Maxfield highlighted the exhibit as a “combination of visual and literary art.”
“Really it’s exciting, a lot of fun,” Maxfield said. “We had at least a dozen artists who have never shown before.”
For mixed media artist Carol Kroll, “Small Worlds” was one of her first experiences displaying her art in Pennsylvania after a recent move.
“I’m inspired by fractal patterns found in nature,” Kroll said. “To me, it says that we’re all connected, from the micro to the macro.”
Her mixed-media piece “Ocean Dreams” was inspired by the patterns of nature. The piece, carved from a gourd, centers a nautilus shell among abstract patterns inspired by ocean waves.
Kroll described nature’s “inherent versatility, its fragility and resilience.”

Poet Abigail Michelini had three poems on display at the exhibit, two of which included stories about her children.
“I think as adults, it’s easy to move through life and sort of whiz by these amazing things that are happening,” Michelini said. “Children are the ones who will really often pay attention and listen. They have the time because they don’t have pushing expectations yet, of ‘I have to get from here to here.’”
“My children call me into those moments of paying attention to the tiny details,” she continued.
Artist Summer Patricella, who had a work of four three-dimensional tiles on display, was similarly inspired by her children. The tiles feature patterns inspired by her son’s love of insects and her love of native gardening.
“My older son has autism, and he’s mostly non-verbal,” Patricella said. “He’s now 12, but throughout his life, he has very much so taught me how to slow down and be more observant, especially in nature.”

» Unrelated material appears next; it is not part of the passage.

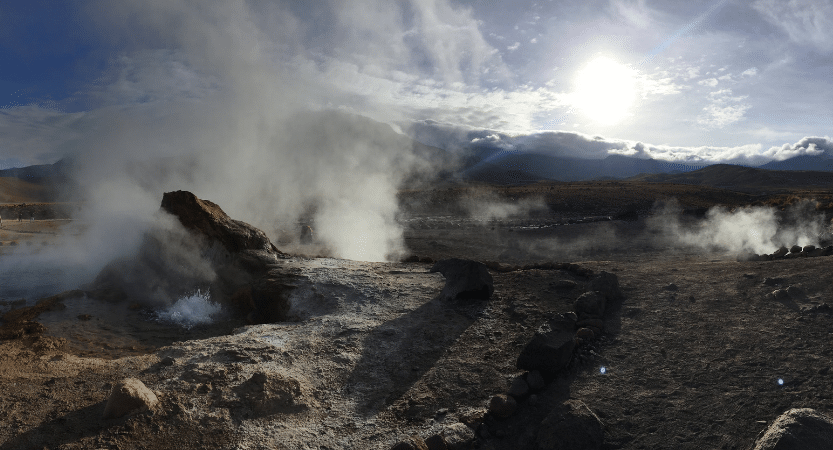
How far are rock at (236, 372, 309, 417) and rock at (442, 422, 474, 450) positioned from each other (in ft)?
4.38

“Small wonders was definitely something that connected with me because of what he has taught me and what he has brought into my life,” Patricella said of the exhibit theme.

Artist Maryann Riker had ten watercolor paintings featured from her “Pollinators” collection, portraying vital pollinators including bees, bugs, birds and even a fruit bat. The works are, in Riker’s words, “smaller-than-life,” measuring only one square inch each.

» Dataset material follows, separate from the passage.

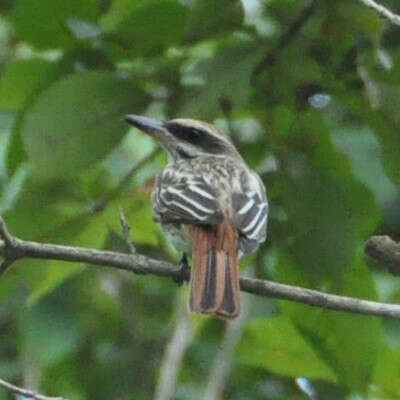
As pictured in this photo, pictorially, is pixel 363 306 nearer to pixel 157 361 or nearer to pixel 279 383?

“These are little things that are so important to our world,” Riker said. “If we didn’t have them, it wouldn’t exist.”
Riker took up watercolor painting during the pandemic when the school district she worked for closed down. Her love of painting nature came from her other pandemic hobby, gardening.
“That really taught me and inspired me to create these little objects. It was a real learning experience, and it gave me so much more of an appreciation for the environment,” Riker said about gardening.
For Maxfield and the Nurture Nature Center, that’s what the “Small Worlds” exhibit is all about.
“Really we do a lot of outreach here, trying to get people to really observe and connect with the natural world,” Maxfield said.
The exhibit opened to the public in a reception on Jan. 17 and will run through March 28.